There's an unspoken air of superiority in how offworlders in this novel—even those who clearly consider themselves liberal and sympathetic—regard and speak of the Earthers. But as the settings Lumi moves through make clear, humanity's new homes are replicating the same mistakes—the same rapacious resource extraction and fundamentally unequal economic systems—that caused Earth's destruction. The Stoneturners are calling for a complete reevaluation of how humanity constructs its societies. Their argument isn't entirely convincing—they seem to be opposed to any and all resource extraction, which seems unsustainable in settings whose very survival relies on technology. But their point, that natural environments—even lifeless ones like the Moon or the surface of Mars—are valuable in their own right, is a needed corrective to the prevailing attitude (in the novel's world, but also our own), that such settings exist only to be ground through the engine of progress.

That emphasis on the natural world even where we've been trained not to see it is mirrored in Itäranta's most distinctive (and, at first glance, counterintuitive) choice in this novel, the fact that Lumi is a shaman, who heals her patients by traveling to the spirit world to address the wounds to their souls. There's a pointed, and presumably deliberate, lacuna when it comes to how the inhabitants of the novel's world square this practice with their heavily technologized lives, in much the same way that they never examine the underpinnings of their society, or wonder whether they are headed for the same destruction suffered by Earth.

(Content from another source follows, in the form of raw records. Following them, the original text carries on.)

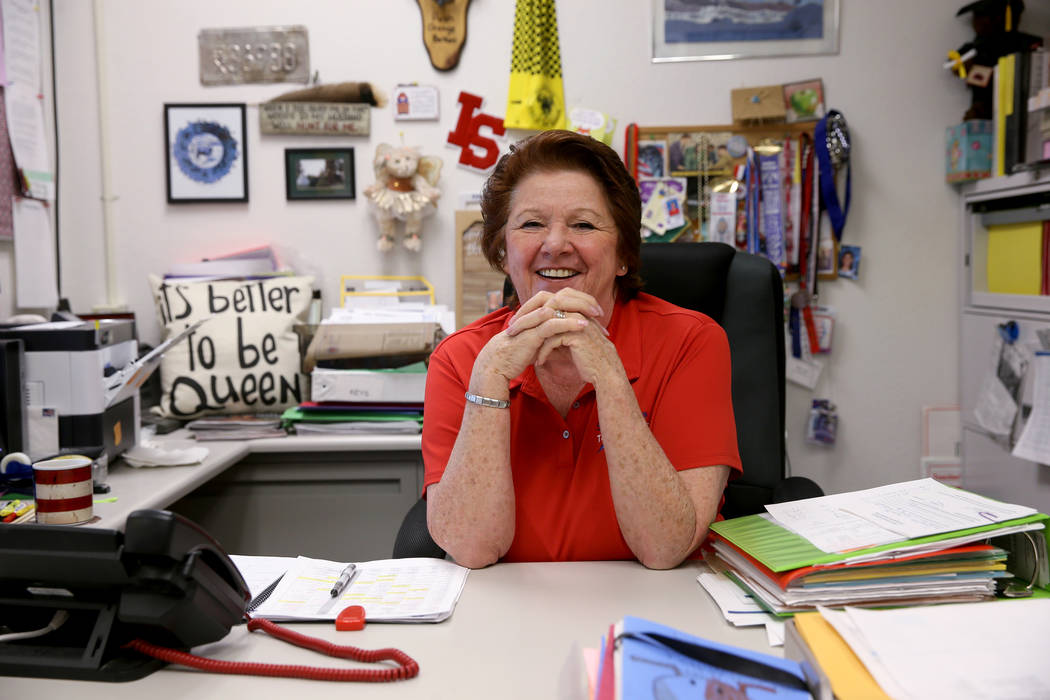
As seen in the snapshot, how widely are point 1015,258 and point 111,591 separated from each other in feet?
8.18

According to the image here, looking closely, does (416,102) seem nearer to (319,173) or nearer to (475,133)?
(475,133)

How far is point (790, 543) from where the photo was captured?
3.18 ft

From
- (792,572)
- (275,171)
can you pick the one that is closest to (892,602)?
(792,572)

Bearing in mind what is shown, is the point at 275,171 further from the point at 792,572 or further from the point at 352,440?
the point at 792,572

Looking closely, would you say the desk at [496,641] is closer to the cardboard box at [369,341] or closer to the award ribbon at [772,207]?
the cardboard box at [369,341]

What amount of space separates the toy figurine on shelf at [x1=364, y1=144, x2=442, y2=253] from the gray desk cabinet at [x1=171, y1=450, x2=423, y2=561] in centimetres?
79

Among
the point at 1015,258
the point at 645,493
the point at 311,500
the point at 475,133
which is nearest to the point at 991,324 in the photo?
the point at 1015,258

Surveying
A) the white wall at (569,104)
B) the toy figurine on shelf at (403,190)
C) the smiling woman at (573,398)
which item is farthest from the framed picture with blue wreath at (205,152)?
the smiling woman at (573,398)

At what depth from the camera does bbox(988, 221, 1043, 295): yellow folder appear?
2264mm

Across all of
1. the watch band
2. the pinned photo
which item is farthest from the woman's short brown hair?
the pinned photo

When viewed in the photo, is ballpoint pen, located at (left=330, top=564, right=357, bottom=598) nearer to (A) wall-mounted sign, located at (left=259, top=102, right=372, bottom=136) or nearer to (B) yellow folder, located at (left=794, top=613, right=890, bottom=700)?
(B) yellow folder, located at (left=794, top=613, right=890, bottom=700)

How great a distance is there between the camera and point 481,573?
1.11 metres

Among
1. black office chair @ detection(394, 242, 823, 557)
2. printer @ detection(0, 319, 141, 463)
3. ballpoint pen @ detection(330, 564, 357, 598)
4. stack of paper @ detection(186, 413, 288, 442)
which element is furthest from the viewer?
stack of paper @ detection(186, 413, 288, 442)

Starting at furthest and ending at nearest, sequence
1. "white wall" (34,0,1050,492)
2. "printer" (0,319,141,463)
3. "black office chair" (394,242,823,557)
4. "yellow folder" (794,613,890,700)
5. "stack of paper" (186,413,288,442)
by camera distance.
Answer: "white wall" (34,0,1050,492)
"stack of paper" (186,413,288,442)
"printer" (0,319,141,463)
"black office chair" (394,242,823,557)
"yellow folder" (794,613,890,700)
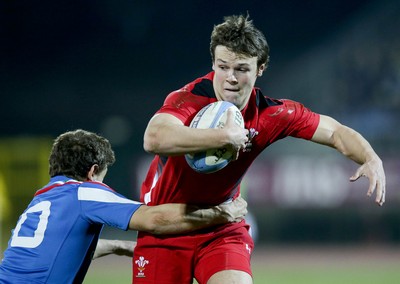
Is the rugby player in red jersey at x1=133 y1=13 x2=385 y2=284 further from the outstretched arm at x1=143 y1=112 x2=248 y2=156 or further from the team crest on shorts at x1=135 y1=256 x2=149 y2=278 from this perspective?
the outstretched arm at x1=143 y1=112 x2=248 y2=156

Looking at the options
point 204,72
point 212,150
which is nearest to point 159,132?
point 212,150

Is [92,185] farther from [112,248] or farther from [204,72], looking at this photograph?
[204,72]

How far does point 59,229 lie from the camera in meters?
4.52

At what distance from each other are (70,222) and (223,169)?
103cm

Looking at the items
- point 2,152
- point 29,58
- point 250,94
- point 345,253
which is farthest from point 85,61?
point 250,94

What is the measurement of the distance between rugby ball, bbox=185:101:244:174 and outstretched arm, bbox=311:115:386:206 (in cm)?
85

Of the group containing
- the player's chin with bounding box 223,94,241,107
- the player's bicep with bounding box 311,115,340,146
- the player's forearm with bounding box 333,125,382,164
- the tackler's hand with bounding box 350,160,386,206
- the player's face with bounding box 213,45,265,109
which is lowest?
the tackler's hand with bounding box 350,160,386,206

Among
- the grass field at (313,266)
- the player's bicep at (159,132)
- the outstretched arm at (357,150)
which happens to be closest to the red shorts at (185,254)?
the outstretched arm at (357,150)

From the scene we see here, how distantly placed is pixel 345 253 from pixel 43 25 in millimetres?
14512

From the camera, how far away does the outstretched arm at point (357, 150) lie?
181 inches

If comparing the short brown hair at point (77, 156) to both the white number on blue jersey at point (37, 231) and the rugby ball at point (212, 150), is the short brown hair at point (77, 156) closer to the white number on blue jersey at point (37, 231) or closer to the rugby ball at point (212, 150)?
the white number on blue jersey at point (37, 231)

They are happy to benefit from Lumi's ministrations, without considering that their effectiveness might suggest the need to rethink the core assumptions of their worldview.

Itäranta never gives us the space to believe that Lumi's visions and sojourns are imagined or metaphorical. The spirit world is real, and Lumi's struggles through it parallel and inform her pursuit of Sol—as when she recalls her relationship with her mentor Vivian, who whisks Lumi off Earth and helps her develop her sensitivity to the spirit world while also introducing her to the solar system's underclass, and who turns out to have also been involved with the Stoneturners. Lumi's reminiscences also give us a glimpse into her and Sol's history as a couple, the growth of their relationship and the challenges it has faced. For all that Lumi's love and devotion to Sol run deep, it's also made clear that they are two separate people, with parts of their lives that they haven't shared—Lumi's spirituality, which Sol regards with respectful skepticism; Sol's work, including their connection to the Stoneturners, which they have kept hidden for years.

The Moonday of the title is the name given to an imaginary house that Lumi and Sol have been building together, a perfect home where the full faces of Mars's moons are always visible. It becomes a metaphor both for an idealized version of their marriage—a place where they are always present for one another, where there are no outside concerns to draw them away—and the search that nearly every person in the solar system, from the wage slaves on Earth to the privileged denizens of the cylinder cities, is engaged in, for a place where they can feel safe and comfortable. The two questions end up weaving together: can this marriage be saved? Can humanity find a new way to live, one that doesn't rest on exploitation and the existence of a permanent underclass? The novel ends with an upheaval that offers the hope of a new path going forward, but also, inevitably, on a note of ambiguity.

Comments

Ruzz said…
Read the review - and bought the book. It was all that you said it was - one of the best and most resonant pieces of writing I've read this year. Thank you as I would never have looked at it otherwise.
Richard said…
I'll be getting this. Good to see you in the Guardian too!